Aufforderung zum Tanz

Aufforderung zum Tanz

Was sie schon immer über Tanz hätten wissen wollen können und bisher nicht auf die Idee kamen zu fragen.

Das war 2012/13, so wird die Tanzsaison 2013/14

| 5 Lesermeinungen

Was war das beste Ballett der zuendegegangenen Saison? Was darf man in der nächsten nicht versäumen? Wo steht der Tanz? Muß man das sehen? Ja natürlich.....

Die Compagnie des Jahres ist das „Ballett am Rhein“ der Deutschen Oper in Düsseldorf/Duisburg, falls sich das jemand gefragt hat. Es steht außer Zweifel, dass aus Martin Schläpfers Choreographien nicht nur die stärkste Konzentration und ästhetische Entschlußkraft sprechen, sondern auch eine große künstlerische Freiheit. Vollkommen mit ihm übereinstimmend entwickelt sich seine Compagnie selbstbewußt, atmend, fließend im Unisono, von großer Präsenz und Individualität. Wundervoll, dass in Düsseldorf und dann auch in München Werke Merce Cunninghams ins Repertoire Eingang fanden und mit „Pond Way“ und „Biped“ zwei seiner schönsten Choreographien in Deutschland ein neues perfektes Instrument gefunden haben. Das „Ballett am Rhein“ bringt in der neuen Spielzeit „Scenario“, das ist das Stück mit den herrlich karierten und ausgepolsterten Kostümen der japanischen Designerin Rei Kawakubo.

Rückblick, ansonsten nicht so erfrischend in dieser Saison: Mats Eks voller Freude erwartete „Romeo und Julia“- Premiere hatte bewundernswerte Szenen und Darsteller – entwickelte aber weder jenes Tempo und jenen tänzerischen Sog, noch die dramaturgisch schlüssigen Gegenwartsbezüge, die man von Ek als Shakespeare-Interpreten erhofft hatte. Er ist einer der klügsten, bedächtigsten, konsequentesten und sympathischsten Männer der Tanzwelt, aber mit „Julia och Romeo“ ist es ihm nicht, – wie man ihm gewünscht hätte, – gelungen, aus sich selbst herauszutreten und zu machen, dass der Tanzwelt der Atem stockt.

William Forsythe hat sich in seiner in Hellerau im Mai herausgekommenen neuen Arbeit wiederum ganz auf die Quatsch-Kompetenz seiner fabelhaft eingespielten Komödianten-Truppe verlassen. Spürt man da ein Quentchen zu selbstsichere Gesellschaftskritik, einen etwas müden Zynismus? Im Publikum schwingt Traurigkeit im matten Applaus mit.
================================
■ Zu erledigende Aufgaben:
[1] Übernimm aus der Auflistung alles von der Zeile mit „In the shot“ bis einschließlich zum Ende der Auflistung, Zeichen für Zeichen unverändert.
[2] Schreib den Rückblick auf die Tanzsaison ab dem letzten gezeigten Satz weiter.

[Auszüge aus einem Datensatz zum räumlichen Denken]
================================
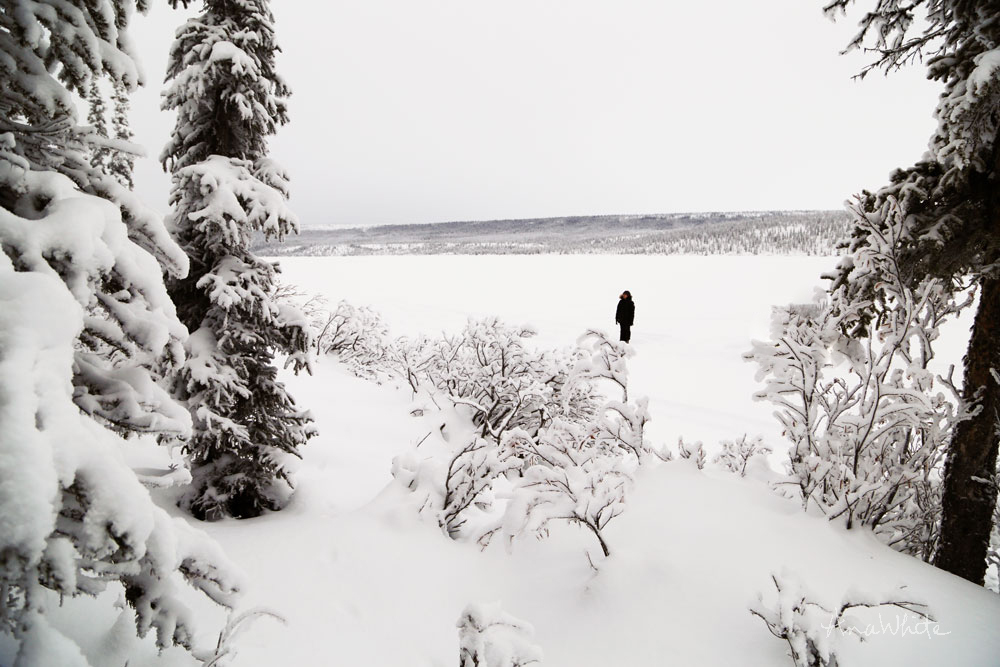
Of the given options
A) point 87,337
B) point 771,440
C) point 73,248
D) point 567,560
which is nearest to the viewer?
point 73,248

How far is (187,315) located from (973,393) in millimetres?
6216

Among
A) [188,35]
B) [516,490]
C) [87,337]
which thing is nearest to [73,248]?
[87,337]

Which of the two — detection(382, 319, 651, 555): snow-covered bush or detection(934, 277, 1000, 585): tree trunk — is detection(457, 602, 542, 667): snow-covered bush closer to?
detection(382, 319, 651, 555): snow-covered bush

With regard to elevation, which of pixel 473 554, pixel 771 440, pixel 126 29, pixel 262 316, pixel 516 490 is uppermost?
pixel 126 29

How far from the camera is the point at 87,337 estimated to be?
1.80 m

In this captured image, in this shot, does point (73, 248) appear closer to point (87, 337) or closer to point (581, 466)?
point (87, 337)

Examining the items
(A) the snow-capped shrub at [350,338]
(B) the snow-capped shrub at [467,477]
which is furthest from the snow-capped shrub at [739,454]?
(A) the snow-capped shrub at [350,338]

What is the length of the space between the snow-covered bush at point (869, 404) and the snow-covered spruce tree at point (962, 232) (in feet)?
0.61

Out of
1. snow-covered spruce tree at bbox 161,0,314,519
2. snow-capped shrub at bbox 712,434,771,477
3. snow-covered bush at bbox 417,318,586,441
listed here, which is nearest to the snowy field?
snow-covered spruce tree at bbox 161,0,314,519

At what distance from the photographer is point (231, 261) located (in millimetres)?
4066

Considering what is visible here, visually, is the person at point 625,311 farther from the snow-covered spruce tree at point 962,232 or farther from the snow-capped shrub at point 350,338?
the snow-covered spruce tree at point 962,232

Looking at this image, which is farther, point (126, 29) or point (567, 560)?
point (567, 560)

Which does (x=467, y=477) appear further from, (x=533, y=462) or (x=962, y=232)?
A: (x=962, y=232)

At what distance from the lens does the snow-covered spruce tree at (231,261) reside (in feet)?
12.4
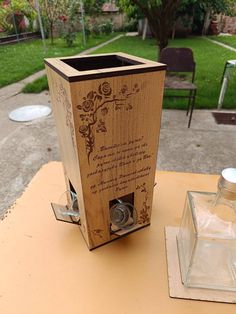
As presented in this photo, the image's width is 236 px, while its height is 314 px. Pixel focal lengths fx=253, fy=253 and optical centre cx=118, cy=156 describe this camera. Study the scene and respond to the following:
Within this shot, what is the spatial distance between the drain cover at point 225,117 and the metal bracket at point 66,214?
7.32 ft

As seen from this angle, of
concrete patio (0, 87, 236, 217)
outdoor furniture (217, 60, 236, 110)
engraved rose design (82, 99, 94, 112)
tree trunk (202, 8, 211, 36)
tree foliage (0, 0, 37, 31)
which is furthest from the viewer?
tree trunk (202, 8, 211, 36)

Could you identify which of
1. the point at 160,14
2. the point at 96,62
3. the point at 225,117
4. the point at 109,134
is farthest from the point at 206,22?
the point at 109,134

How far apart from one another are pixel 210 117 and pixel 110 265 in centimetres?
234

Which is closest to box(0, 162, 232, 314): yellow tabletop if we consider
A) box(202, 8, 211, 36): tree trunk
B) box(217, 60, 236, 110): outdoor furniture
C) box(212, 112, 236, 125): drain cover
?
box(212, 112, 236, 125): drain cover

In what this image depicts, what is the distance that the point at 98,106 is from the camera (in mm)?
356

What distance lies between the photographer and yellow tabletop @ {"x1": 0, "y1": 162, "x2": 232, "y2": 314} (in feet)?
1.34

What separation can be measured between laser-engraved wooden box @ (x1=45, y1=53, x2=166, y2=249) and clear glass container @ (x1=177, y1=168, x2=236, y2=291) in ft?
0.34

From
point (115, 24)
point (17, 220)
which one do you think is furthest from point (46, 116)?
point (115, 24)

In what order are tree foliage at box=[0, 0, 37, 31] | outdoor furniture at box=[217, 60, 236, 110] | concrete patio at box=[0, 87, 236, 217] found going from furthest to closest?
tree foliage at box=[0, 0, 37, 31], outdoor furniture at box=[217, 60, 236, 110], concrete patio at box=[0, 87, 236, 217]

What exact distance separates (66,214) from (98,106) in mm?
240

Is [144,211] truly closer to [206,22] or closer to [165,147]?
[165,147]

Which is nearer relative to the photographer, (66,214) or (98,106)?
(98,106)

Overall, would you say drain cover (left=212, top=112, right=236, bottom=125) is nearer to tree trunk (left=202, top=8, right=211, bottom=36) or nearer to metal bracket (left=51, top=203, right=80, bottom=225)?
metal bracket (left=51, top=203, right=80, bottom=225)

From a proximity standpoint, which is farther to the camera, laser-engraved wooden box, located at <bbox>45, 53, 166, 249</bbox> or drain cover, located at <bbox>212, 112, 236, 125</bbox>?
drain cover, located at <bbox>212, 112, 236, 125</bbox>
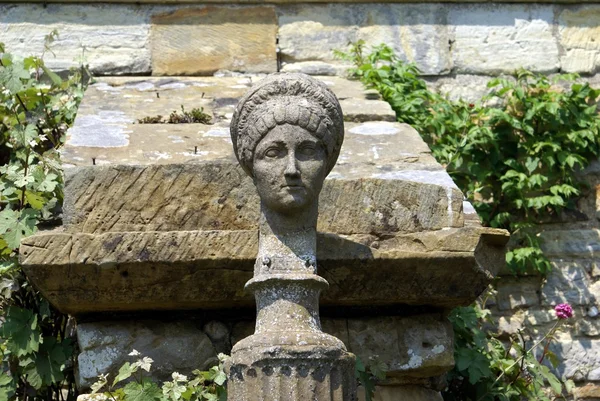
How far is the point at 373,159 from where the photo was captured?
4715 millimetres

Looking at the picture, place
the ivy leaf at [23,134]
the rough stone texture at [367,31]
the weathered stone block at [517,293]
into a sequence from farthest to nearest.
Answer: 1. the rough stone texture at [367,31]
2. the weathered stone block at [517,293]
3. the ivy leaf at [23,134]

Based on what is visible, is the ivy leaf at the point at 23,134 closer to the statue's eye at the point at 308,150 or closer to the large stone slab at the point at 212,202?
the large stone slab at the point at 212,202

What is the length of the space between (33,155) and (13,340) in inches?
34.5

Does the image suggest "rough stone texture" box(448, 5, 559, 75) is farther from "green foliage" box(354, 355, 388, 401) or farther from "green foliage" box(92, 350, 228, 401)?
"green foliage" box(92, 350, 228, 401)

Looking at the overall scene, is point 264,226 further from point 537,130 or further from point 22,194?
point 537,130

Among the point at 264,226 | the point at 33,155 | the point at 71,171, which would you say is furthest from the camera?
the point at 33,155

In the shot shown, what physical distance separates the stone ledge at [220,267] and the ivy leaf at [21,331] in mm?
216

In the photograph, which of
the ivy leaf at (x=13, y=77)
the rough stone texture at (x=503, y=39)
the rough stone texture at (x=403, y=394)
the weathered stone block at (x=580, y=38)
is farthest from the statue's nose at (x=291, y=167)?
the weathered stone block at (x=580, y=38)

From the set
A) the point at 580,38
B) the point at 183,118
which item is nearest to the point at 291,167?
================================
■ Ergebnisse der Übung:
[1]
In the shot shown, what physical distance separates the stone ledge at [220,267] and the ivy leaf at [21,331] in mm?
216

In the photograph, which of
the ivy leaf at (x=13, y=77)
the rough stone texture at (x=503, y=39)
the rough stone texture at (x=403, y=394)
the weathered stone block at (x=580, y=38)
is farthest from the statue's nose at (x=291, y=167)?
the weathered stone block at (x=580, y=38)

From the set
A) the point at 580,38
B) the point at 183,118
which item is nearest to the point at 291,167?

[2]
Bevor die Pariser Oper in eine nicht weiter bemerkenswerte Saison 2013/14 geht – wie überall! Es ist zum Aus-der-Publikumshaut-Fahren! – landete Brigitte Lefevre noch einen Super-Coup mit einem “Boléro”, den Givenchy-Designer Riccardo Tisci ausstattete, Marina Abramovic mit Sidi Larbi Cherkaoui und Damien Jalet konzipierte und der einen Knochenmännertanz der hinreißendsten Art darstellte, schwebende, drehende, schwindelnde Schemen, eine Verwirbelung von Leben und Tod im tänzerischen Ritual. Jalet bespielte außerdem mit seinem groß angelegten Museums-Parcours „Les Méduses“ beeindruckend den Louvre. Und Cherkaoui choreographierte Keira Knightley in der Titelrolle der Neuverfilmung von “Anna Karenina” ganz phantastisch; nicht nur die Tanzszenen, der körperliche Habitus der Figuren und die gestische erzählweise des Films von Joe Wright sind maßgeblich durch seinen Einfluß geprägt. Das Ergebnis ist außergewöhnlich und sehr interessant.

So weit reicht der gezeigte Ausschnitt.